Problem:
Translate this sentence from the commentary on the January jobs report into Spanish: "Today’s labor force is the smallest since the 1980s."

The headline in The
Washington Post trumpeted “U.S. adds 243K jobs in January; unemployment
rate drops to 8.3%,” and the story which followed provided the detail. “The
nation’s unemployment rate dropped for the fifth straight month to 8.3 percent,
its lowest level in three years, the Labor Department reported Friday, with
widespread hiring across the economy,” the story said. “The Labor Department
recorded gains in many parts of the economy including the restaurant business,
accounting, health care and retail stores,” and “the ranks of the unemployed
dropped to 12.8 million in January from 13.1 million the month before,” the
story continued.
President Barack Obama lost no time making hay in that
little bit of sunshine. "The unemployment rate came down because more
people found work, and altogether we've added 3.7 million new jobs over the
last 23 months," he said. And the San
Francisco Chronicle issued this rose-colored account: “With Friday's jobs
report punctuating the nation's steadily improving conditions, Mitt Romney and
his advisers are confronting an unexpected economic turnaround that threatens
to undercut the central rationale for his candidacy.”
Make no mistake: anytime an unemployed American gets a job
these days it is reason for happiness. But while the president, the Post and the Chronicle were satisfied with that little bit of information, there
is a good bit more that we need to know before popping the corks on the bubbly.
The rest of the story is that while 243,000 jobs were added
to the economy, more than four times that many people – 1.177 million– gave up
looking for work last month. If you want the unemployment rate to look better,
all you have to do is lower the number of people in the job market, and that’s
precisely what happened when those people dropped out. Furthermore, in the week
ending January 28, the advance figure for seasonally adjusted initial jobless claims was 367,000, and
that is 124,000 more than found work.
If 243,000 new jobs caused the unemployment rate to drop by
two-tenths of a percent, from 8.5 to 8.3 percent, when you add back into the
equation the 1.177 million that dropped out of the job market, the more
accurate unemployment rate is around 9.4 percent.
One of the many serious problems getting little attention
from an administration focused on putting the best possible spin on things is long-term
unemployment. Testifying before the House Budget Committee last Thursday, Federal
Reserve Chairman Ben Bernanke called the problem “particularly troubling.”
Economists at the Federal Reserve Bank of San Francisco compared
the number of unemployed with the number of job openings in the United States
and found that the main reason for the spike in long-term unemployment is that
there simply are too few jobs to be had. “It is likely that the recent pattern
of massive job losses and a weak jobs recovery is the primary explanation for
elevated unemployment duration,” according to the authors, Rob Valletta and
Katherine Kuang. Twenty-four million Americans are unemployed, under-employed
or have stopped looking for work. Today’s labor force is the smallest since the
1980s.
So, despite all the grand rhetoric emanating from Democrat
circles in Washington, things aren’t exactly peachy in Employment Land. The National
Center for Policy Analysis reports figures showing a big “fail” from the $787
billion Obama stimulus: “In February 2009, when the American Recovery and
Reinvestment Act (ARRA) became law, 12.5 million Americans (8.1 percent of the
work force) lacked jobs. In December 2011, with 80 percent of the ARRA's
government ‘stimulus’ money spent, 13.1 million Americans (8.5 percent of the
work force) lacked jobs.”And the near future holds no better news. The Congressional
Budget Office (CBO) forecasts that the unemployment rate will remain above 8
percent both this year and next.

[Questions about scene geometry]
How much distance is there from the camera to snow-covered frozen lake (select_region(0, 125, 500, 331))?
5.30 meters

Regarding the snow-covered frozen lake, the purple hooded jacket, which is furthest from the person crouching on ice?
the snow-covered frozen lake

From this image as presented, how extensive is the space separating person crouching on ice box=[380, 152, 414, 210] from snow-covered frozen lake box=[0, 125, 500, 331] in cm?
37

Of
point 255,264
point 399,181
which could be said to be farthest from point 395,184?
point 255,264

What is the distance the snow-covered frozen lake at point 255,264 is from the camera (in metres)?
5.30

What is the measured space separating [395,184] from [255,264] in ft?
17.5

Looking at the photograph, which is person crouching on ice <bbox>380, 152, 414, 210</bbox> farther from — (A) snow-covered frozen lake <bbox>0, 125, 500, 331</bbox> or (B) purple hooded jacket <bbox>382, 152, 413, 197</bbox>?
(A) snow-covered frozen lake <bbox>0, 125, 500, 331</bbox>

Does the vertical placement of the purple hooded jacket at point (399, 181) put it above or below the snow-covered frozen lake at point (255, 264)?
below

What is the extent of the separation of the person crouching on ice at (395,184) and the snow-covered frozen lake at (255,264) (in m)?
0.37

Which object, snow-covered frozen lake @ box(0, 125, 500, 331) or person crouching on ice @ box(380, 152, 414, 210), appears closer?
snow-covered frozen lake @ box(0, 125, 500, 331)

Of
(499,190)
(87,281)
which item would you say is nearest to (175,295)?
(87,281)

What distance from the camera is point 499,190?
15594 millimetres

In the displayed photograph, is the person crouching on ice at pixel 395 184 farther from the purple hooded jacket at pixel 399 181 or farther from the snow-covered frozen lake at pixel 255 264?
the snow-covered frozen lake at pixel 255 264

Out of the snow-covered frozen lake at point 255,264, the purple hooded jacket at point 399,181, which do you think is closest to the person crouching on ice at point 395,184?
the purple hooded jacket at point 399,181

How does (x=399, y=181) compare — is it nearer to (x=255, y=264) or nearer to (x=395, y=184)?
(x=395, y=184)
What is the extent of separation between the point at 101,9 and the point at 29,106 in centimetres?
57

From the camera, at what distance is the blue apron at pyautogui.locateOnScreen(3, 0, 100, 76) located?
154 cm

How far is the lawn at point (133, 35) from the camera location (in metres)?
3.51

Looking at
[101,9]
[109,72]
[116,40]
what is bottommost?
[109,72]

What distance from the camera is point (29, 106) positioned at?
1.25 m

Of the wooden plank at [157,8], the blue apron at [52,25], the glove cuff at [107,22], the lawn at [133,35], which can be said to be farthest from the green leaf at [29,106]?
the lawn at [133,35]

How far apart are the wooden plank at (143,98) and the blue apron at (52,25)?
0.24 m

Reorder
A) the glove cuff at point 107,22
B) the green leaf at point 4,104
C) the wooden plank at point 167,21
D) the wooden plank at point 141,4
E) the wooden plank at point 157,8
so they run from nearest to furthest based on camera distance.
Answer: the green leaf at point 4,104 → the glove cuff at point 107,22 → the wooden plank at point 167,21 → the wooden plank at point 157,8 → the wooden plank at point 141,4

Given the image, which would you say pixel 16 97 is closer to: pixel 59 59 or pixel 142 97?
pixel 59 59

* * *

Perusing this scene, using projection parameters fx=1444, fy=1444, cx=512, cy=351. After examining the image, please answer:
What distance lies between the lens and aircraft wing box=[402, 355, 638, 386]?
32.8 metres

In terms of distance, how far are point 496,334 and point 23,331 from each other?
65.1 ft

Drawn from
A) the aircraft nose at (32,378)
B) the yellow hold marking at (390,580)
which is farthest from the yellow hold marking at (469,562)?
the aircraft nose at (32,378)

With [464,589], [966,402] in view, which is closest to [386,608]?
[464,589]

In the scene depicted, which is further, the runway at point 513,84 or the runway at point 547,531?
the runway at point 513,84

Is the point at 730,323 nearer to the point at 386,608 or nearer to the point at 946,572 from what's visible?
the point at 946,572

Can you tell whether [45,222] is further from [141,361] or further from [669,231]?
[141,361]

Exercise output:
La fuerza laboral actual es la más pequeña desde la década de 1980.